▶ **Work item**
From the first line to the last, transcribe the data exactly and skip the pictures.

▶ **Extracted material**
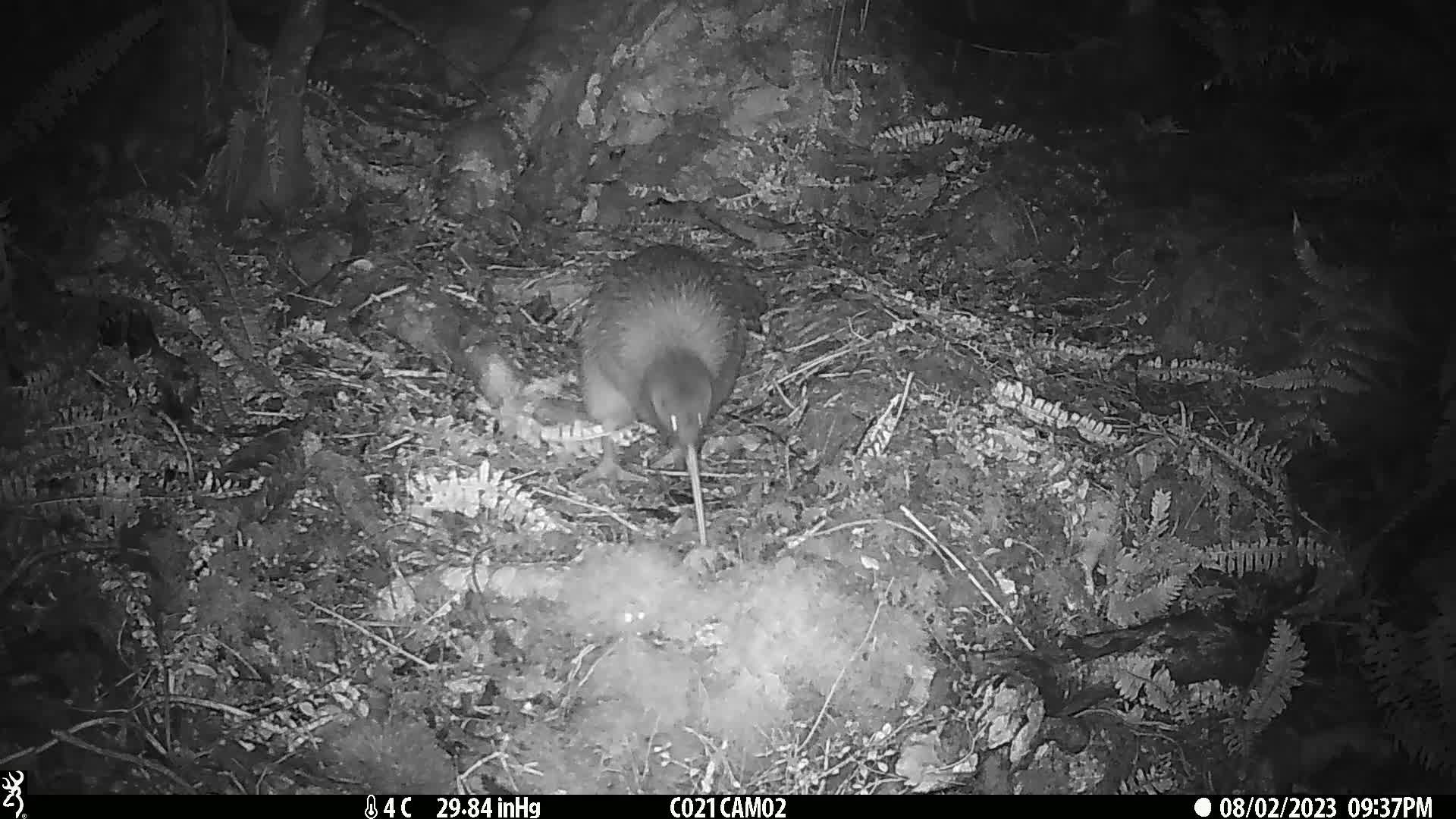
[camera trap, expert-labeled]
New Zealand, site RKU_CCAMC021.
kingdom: Animalia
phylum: Chordata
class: Aves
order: Apterygiformes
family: Apterygidae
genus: Apteryx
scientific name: Apteryx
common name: kiwi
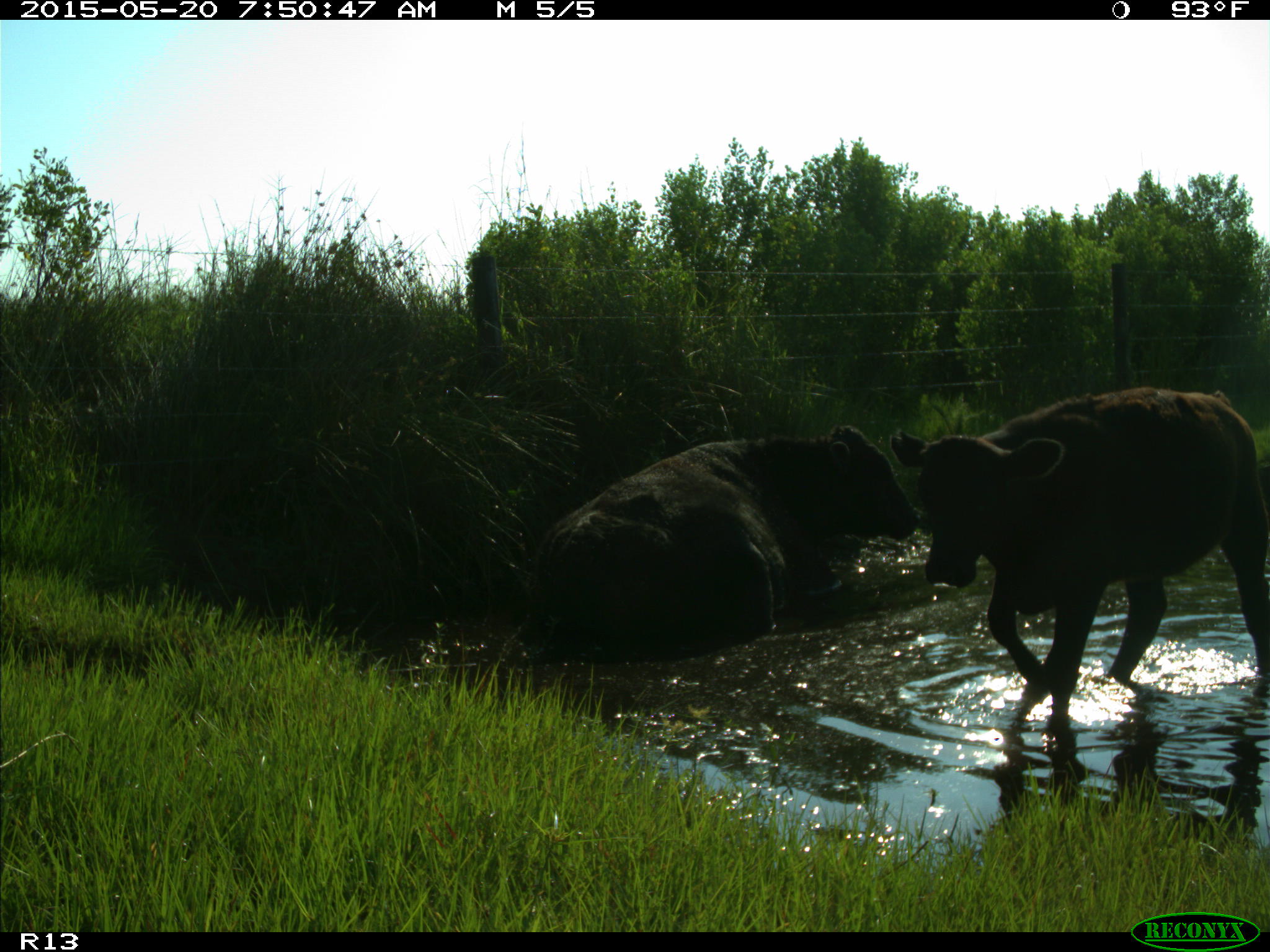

▶ **Solution to the exercise**
[camera trap, expert-labeled]
New Zealand, site RKU_CCAMC021.
kingdom: Animalia
phylum: Chordata
class: Aves
order: Apterygiformes
family: Apterygidae
genus: Apteryx
scientific name: Apteryx
common name: kiwi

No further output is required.